# SUPPLIED INFORMATION
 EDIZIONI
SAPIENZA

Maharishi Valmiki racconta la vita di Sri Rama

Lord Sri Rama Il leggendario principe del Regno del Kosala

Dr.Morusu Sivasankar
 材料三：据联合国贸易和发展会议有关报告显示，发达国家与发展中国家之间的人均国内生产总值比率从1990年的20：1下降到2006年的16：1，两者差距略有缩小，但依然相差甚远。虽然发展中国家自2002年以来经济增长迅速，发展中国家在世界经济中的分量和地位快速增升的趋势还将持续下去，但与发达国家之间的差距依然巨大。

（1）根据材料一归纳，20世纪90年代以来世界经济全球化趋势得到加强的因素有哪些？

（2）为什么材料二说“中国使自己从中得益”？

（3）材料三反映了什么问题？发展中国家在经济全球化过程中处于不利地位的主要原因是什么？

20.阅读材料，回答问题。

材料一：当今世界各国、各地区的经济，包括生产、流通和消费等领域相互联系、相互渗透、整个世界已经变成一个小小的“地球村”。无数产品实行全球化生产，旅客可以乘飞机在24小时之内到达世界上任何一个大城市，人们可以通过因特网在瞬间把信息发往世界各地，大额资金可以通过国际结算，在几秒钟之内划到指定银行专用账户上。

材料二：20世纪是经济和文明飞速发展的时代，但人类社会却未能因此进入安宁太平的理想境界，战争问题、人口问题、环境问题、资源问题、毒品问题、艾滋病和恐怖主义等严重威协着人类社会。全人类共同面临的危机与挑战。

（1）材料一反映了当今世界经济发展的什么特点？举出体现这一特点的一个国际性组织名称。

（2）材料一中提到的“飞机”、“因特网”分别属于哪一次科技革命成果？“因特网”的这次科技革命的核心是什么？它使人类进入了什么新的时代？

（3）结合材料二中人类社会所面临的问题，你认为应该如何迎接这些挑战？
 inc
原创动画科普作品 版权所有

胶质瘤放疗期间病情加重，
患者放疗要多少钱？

==

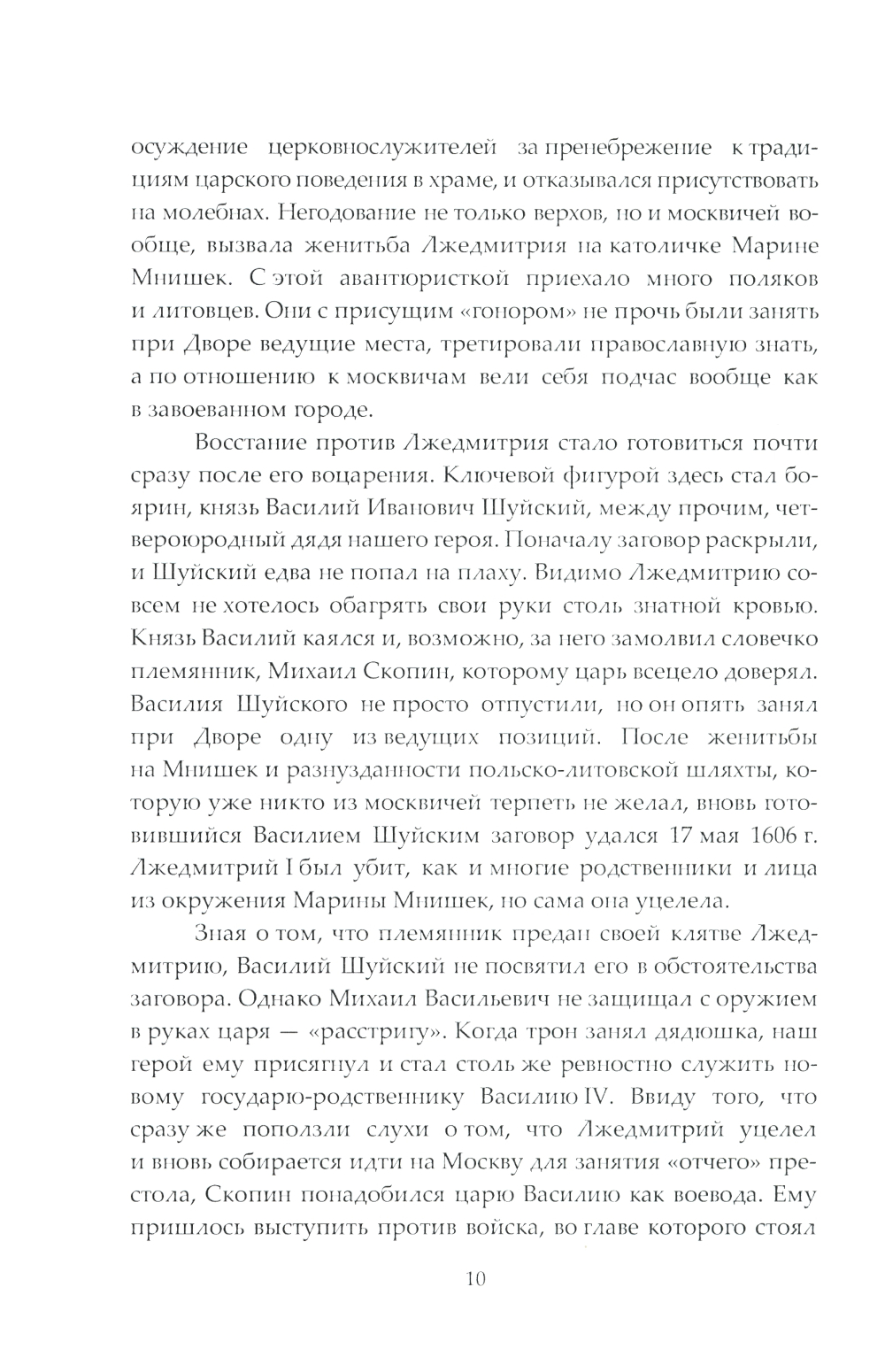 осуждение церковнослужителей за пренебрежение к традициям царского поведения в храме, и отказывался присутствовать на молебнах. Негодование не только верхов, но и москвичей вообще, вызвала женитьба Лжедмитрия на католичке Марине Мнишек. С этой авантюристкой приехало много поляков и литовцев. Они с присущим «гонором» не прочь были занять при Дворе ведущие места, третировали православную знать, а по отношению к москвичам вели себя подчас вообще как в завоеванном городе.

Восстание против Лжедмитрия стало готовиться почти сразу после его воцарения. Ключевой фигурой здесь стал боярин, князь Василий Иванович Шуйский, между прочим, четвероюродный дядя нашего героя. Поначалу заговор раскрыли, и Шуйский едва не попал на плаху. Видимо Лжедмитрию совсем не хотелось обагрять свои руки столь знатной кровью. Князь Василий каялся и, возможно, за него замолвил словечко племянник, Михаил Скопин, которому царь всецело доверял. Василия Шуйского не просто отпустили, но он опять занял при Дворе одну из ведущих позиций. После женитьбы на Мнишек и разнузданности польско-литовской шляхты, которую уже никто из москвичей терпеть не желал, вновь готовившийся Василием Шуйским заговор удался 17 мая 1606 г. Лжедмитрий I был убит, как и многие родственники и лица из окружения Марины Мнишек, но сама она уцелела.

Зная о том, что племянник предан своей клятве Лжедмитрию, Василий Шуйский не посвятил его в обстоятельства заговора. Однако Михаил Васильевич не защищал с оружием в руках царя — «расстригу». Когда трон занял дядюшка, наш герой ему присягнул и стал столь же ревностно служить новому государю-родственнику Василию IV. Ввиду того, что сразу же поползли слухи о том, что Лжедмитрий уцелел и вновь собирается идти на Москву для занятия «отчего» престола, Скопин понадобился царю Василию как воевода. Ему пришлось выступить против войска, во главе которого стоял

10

* * *

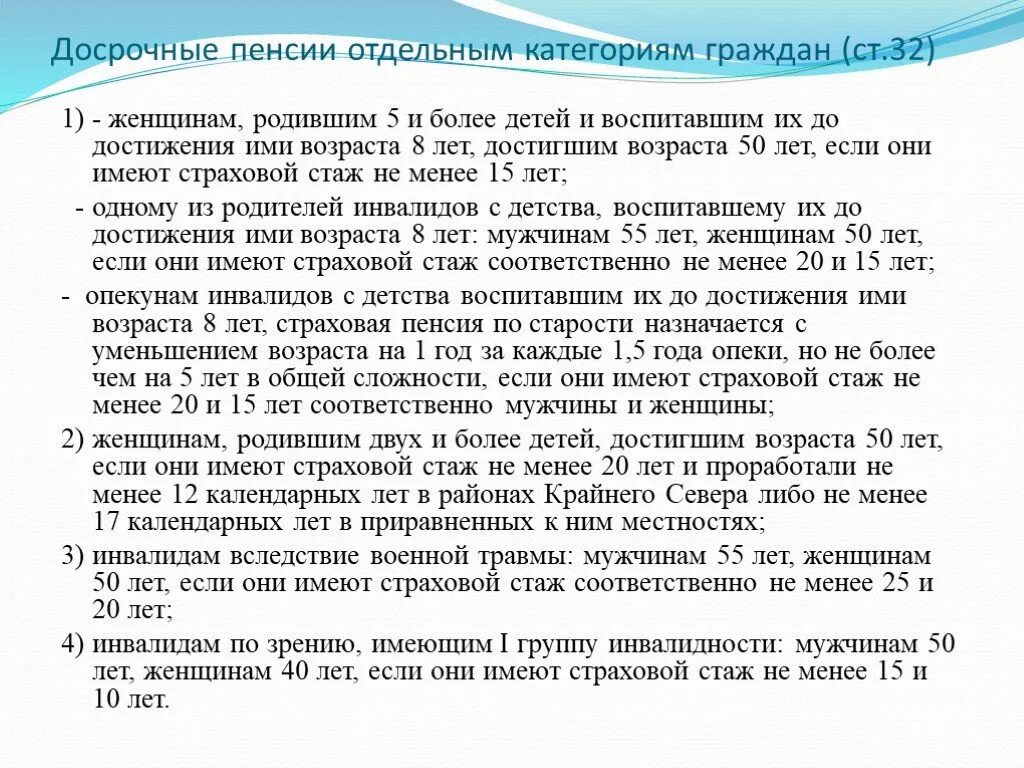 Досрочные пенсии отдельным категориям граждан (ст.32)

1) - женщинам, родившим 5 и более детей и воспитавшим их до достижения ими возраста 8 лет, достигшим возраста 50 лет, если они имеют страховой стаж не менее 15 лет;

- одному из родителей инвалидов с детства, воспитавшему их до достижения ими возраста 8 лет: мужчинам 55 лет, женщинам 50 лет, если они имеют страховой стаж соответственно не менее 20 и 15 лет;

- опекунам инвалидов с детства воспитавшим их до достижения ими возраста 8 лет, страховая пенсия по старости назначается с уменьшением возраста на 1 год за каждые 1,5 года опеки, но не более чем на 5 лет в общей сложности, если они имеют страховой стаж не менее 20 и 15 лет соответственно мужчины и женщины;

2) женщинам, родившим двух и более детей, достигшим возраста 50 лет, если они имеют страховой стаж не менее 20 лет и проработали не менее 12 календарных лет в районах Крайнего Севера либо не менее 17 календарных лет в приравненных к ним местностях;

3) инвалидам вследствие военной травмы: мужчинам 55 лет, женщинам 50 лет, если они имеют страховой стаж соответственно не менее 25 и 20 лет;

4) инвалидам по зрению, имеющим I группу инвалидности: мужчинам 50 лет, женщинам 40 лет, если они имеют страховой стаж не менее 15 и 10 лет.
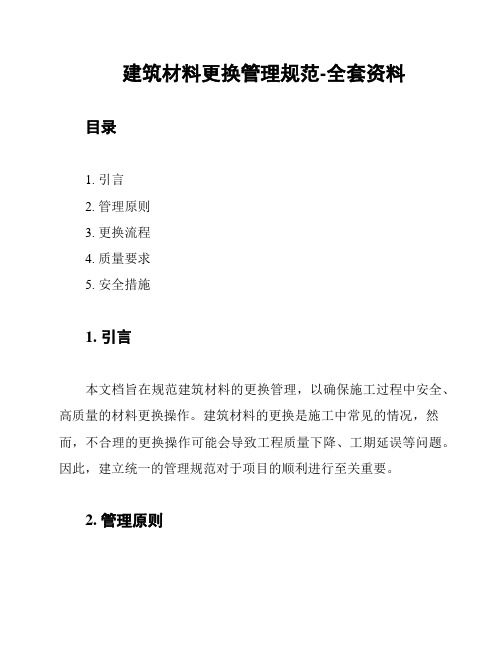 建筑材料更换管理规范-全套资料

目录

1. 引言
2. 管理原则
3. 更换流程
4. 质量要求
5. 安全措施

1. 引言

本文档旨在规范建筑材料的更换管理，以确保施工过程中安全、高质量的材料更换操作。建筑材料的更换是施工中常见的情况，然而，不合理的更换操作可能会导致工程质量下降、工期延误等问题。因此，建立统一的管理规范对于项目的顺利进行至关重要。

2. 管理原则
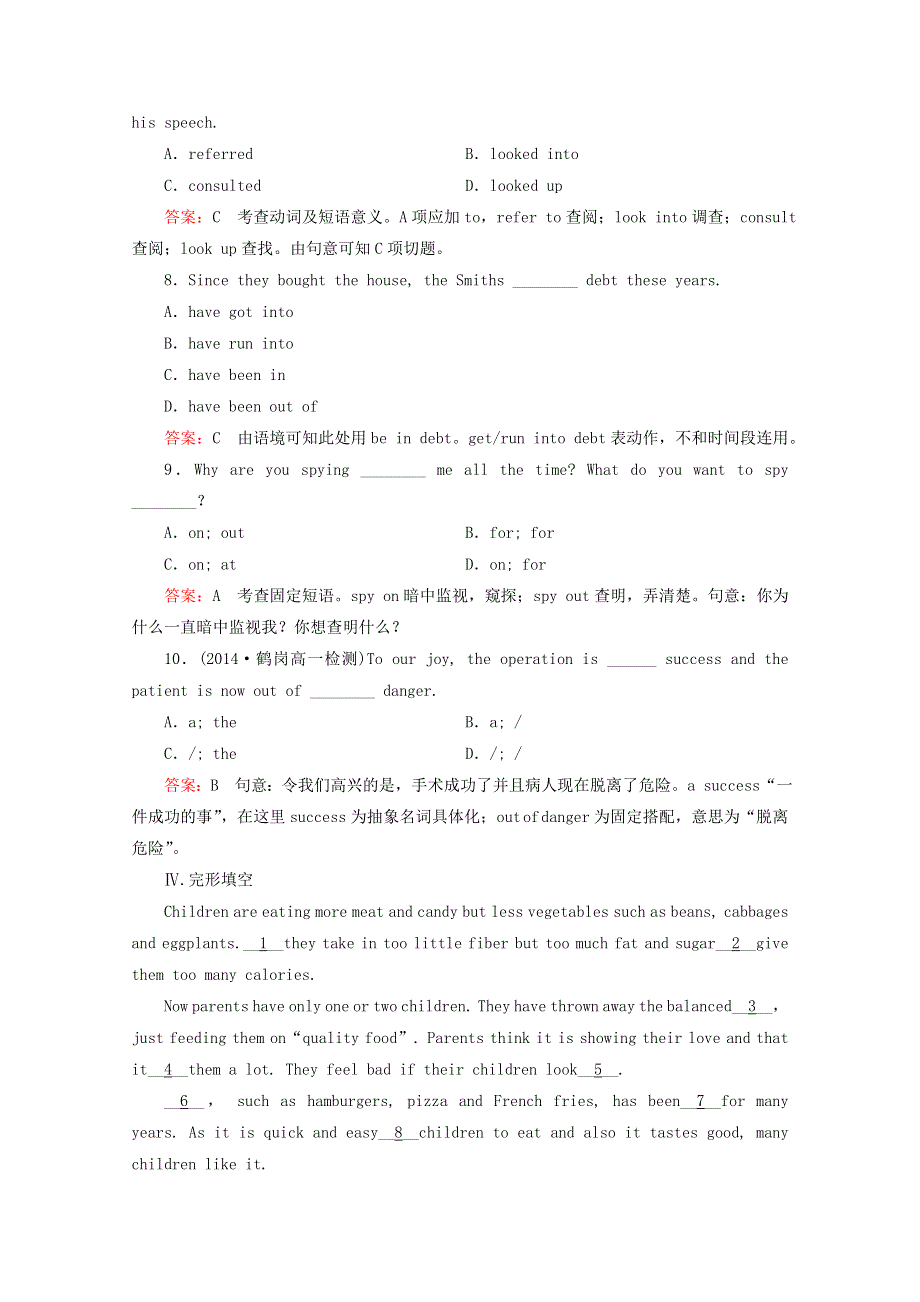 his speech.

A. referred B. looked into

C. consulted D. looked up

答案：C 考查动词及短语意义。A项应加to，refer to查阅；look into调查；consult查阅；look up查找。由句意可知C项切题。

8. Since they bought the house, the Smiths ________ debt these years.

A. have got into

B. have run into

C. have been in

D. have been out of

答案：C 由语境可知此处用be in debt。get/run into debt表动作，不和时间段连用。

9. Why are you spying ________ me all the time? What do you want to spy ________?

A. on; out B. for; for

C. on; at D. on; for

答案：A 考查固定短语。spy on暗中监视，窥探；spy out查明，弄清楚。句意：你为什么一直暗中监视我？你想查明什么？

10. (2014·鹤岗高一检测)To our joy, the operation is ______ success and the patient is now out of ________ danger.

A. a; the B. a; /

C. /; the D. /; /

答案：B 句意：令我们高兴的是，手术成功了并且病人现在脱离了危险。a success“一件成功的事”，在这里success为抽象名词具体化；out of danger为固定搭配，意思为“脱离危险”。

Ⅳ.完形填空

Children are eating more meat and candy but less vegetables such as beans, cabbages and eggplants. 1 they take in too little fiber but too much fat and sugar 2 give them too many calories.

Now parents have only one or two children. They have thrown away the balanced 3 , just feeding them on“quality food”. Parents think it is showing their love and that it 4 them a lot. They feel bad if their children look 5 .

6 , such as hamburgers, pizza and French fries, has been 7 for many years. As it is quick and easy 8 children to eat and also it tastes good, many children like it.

# WHAT TO PRODUCE
Reproduce word for word the material above, beginning with the line that contains "Maharishi Valmiki racconta" and ending with the line that contains "20.阅读材料，回答问题。".

# RESPONSE AREA
Maharishi Valmiki racconta la vita di Sri Rama

Lord Sri Rama Il leggendario principe del Regno del Kosala

Dr.Morusu Sivasankar
 材料三：据联合国贸易和发展会议有关报告显示，发达国家与发展中国家之间的人均国内生产总值比率从1990年的20：1下降到2006年的16：1，两者差距略有缩小，但依然相差甚远。虽然发展中国家自2002年以来经济增长迅速，发展中国家在世界经济中的分量和地位快速增升的趋势还将持续下去，但与发达国家之间的差距依然巨大。

（1）根据材料一归纳，20世纪90年代以来世界经济全球化趋势得到加强的因素有哪些？

（2）为什么材料二说“中国使自己从中得益”？

（3）材料三反映了什么问题？发展中国家在经济全球化过程中处于不利地位的主要原因是什么？

20.阅读材料，回答问题。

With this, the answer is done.